But expectations matter. In the finance world, a number of economists have recently been playing around with the idea of “extrapolative expectations”. Basically, when a trend goes on long enough, people start to think there’s some sort of structural process underlying the trend, and therefore they assume the trend will continue indefinitely. For upwardly mobile people, or people in an economy that’s growing rapidly, or people whose stocks or houses are appreciating steadily in value, good times might come to seem normal.
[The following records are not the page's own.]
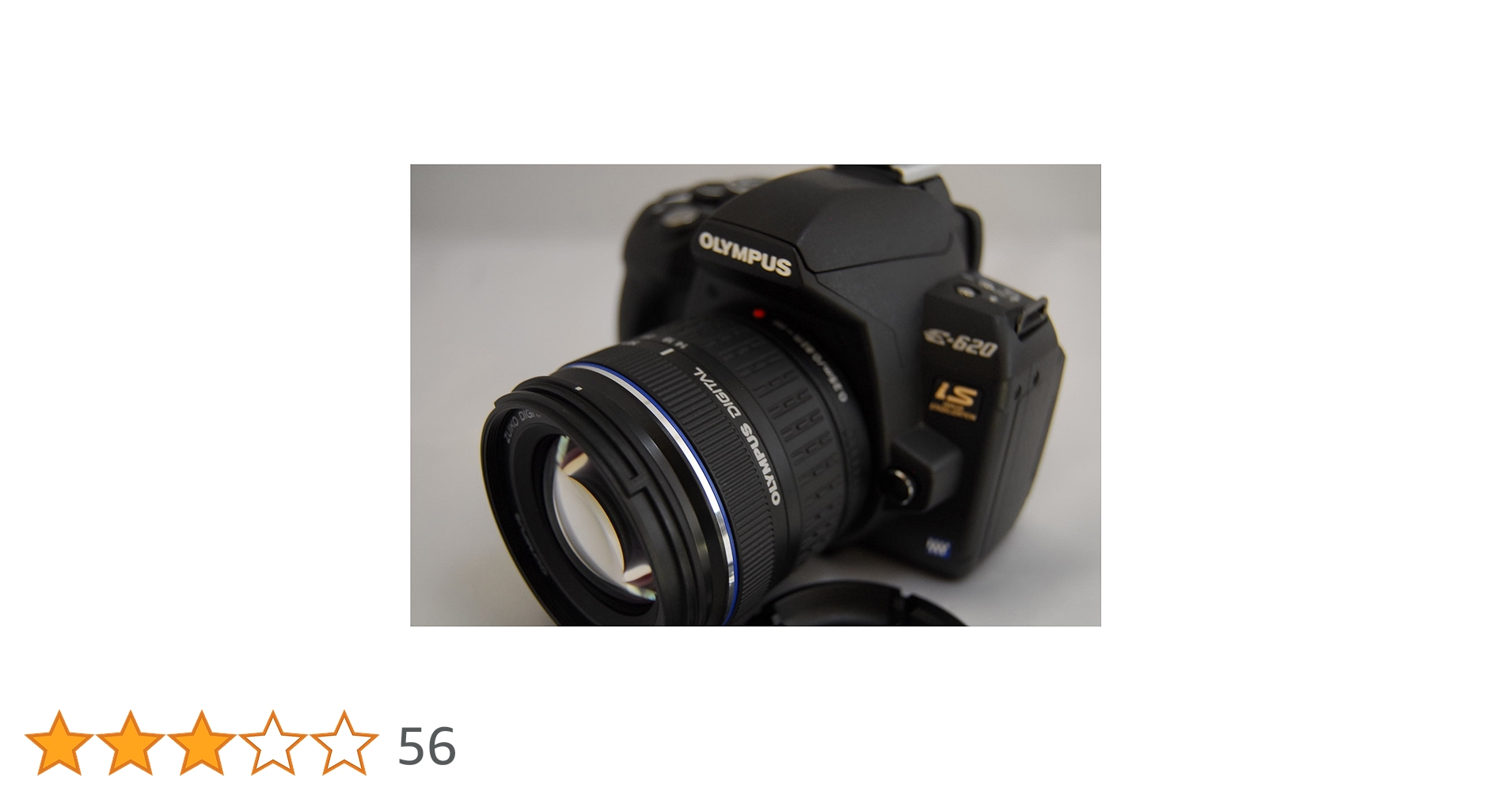 Amazon | OLYMPUS デジタル一眼カメラ E-620 レンズキット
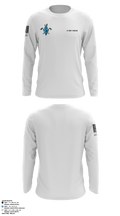 C-TRP 1-89cav 8122558 Long Sleeve Performance Shirt - 3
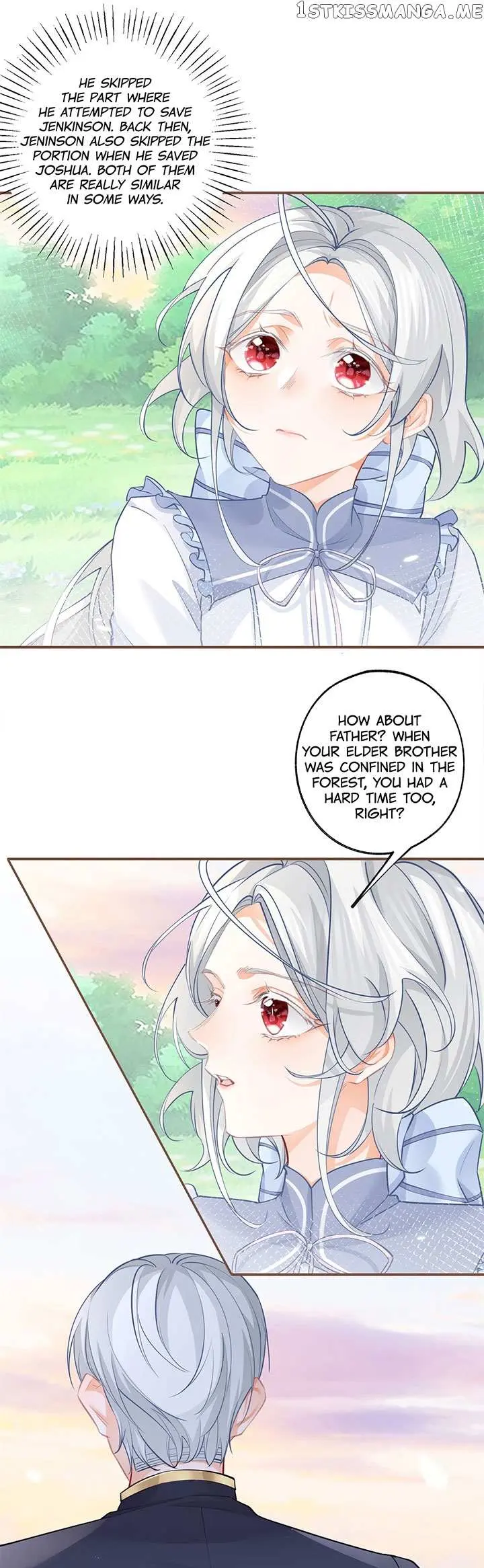 I Became the Sacrificial Princess Chapter 106 page 7 -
And then what happens when it turns out that good times aren’t baked into the nature of the Universe? Suddenly, the mediocrity of reality intrudes upon the complacent expectations of eternal upward growth — housing prices plateau or fall, incomes hit a ceiling, economic growth stalls out. At this point, people could get quite angry. The economists Miles Kimball and Robert Willis have a theory that happiness is just the difference between reality and expectations. If things are better than you predicted, you’re happy; if things are worse, you’re upset. Kimball and Willis formalize the idea with math, but in fact “Happiness = Reality – Expectations” is already a common saying. Evidence from surveys generally supports the idea.
Together, this expectations-based theory of happiness, along with the idea that expectations are extrapolative, makes for a combustible mix. Extrapolative expectations are almost always unrealistic — growth trends don’t continue forever, so people are setting themselves up for disappointment.